The Fate of the Nara Capital
Owing to the fanatical patronage of its Buddhist institutions, the late 8th-century Nara court— and by extension the
nation itself— was on the verge of becoming a theocracy. Hemmed in by Buddhist temples and powerful Buddhist
clerics, the court officials were challenged in their capacity to conduct affairs of state and maintain a secular
orientation. Fearing the viability of the imperial institution, it was decided to relocate the imperial capital and
rebuild it in a way that would strengthen the imperial center and place the now-established Buddhist temples on the
periphery. The new site, modern-day Kyoto, would serve as Japan’s imperial capital, and the center of its cultural
life, until the late-19th century.
Readings
Carter, Steve, Traditional Japanese Poetry: An Anthology (Stanford, 1991), 17-71
deBary, William Theodore, et al (eds.), Sources of Japanese Tradition (Columbia, 2001-05), Volume 1
Philippi, Donald (transl.), Kojiki (Princeton, 1969)

# Rows from a spatial reasoning dataset
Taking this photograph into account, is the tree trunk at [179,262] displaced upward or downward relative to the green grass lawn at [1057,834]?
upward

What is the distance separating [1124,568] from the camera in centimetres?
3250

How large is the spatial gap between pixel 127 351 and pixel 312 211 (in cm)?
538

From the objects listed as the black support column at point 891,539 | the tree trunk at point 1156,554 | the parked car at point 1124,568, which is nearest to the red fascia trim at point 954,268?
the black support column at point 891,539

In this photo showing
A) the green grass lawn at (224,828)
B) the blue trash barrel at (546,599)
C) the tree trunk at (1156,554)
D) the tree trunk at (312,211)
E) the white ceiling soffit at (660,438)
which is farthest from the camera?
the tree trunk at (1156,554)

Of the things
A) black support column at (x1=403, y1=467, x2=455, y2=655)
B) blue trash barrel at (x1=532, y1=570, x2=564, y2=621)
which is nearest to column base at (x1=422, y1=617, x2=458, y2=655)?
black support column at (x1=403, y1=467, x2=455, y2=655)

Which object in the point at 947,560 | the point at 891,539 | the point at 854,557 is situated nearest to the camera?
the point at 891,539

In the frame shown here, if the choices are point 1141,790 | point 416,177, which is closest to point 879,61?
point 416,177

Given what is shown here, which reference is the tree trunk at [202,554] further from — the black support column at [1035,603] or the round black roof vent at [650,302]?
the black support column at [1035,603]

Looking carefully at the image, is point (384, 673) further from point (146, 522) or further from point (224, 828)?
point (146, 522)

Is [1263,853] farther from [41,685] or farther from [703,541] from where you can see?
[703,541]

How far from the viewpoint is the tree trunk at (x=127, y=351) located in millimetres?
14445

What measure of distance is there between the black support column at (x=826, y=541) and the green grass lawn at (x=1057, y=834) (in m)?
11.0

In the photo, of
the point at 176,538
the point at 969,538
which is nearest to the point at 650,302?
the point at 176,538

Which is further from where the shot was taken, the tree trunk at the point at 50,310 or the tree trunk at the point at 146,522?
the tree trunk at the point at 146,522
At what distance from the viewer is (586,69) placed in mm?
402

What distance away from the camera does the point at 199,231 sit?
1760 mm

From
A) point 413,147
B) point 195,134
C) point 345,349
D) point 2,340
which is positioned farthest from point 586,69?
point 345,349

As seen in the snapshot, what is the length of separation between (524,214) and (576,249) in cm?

# WHAT THIS EXERCISE ASKS
**A)** Decide whether each statement agrees with the passage on the Nara capital: (i) the capital was relocated so that the imperial center would be strengthened; (ii) Kyoto served as the imperial capital until the late 18th century; (iii) court officials had no difficulty keeping a secular orientation. Answer yes or no for each, and quote the deciding words of the passage.
**B)** Answer these questions using the passage on the Nara capital:
(i) What modern-day city is the new capital site?
(ii) Who is listed as the translator of the Kojiki?
(iii) What page range is given for Carter's anthology?
**C)** Write the next part of the passage on the Nara capital, picking up after its final line.

# RESPONSES
**A)**
(i) Yes: "rebuild it in a way that would strengthen the imperial center"
(ii) No: "until the late-19th century"
(iii) No: "the court officials were challenged in their capacity to conduct affairs of state and maintain a secular orientation"

**B)**
(i) Kyoto
(ii) Donald Philippi
(iii) 17-71

**C)**
Varley, Paul, Japanese Culture (Hawaii, 2000), 19-47
Discussion Questions and Topics
If Japanese civilization is an amalgam of native and borrowed influences, how can we detect this merging and
melding in the material and literary artifacts of the early imperial era? Given the prominence of Shinto as a source
of shared identity, how is it reflected and represented?
Compare the Kojiki and Man’yôshû as Japanese cultural icons? Consider the sense in which modern-day Japanese
might derive inspiration from these seminal works. Conversely, consider the universality of these works—
especially the Man’yôshû poems by Hitomaro and Okura— and the humanistic spirit that they epitomize.
Consider the rapid expansion of Buddhism during this period, and the manner in which it was reined in and brought
in line with potential rivals— especially Shinto. How does this pattern of mutual accommodation compare with the
history of religion elsewhere in the world?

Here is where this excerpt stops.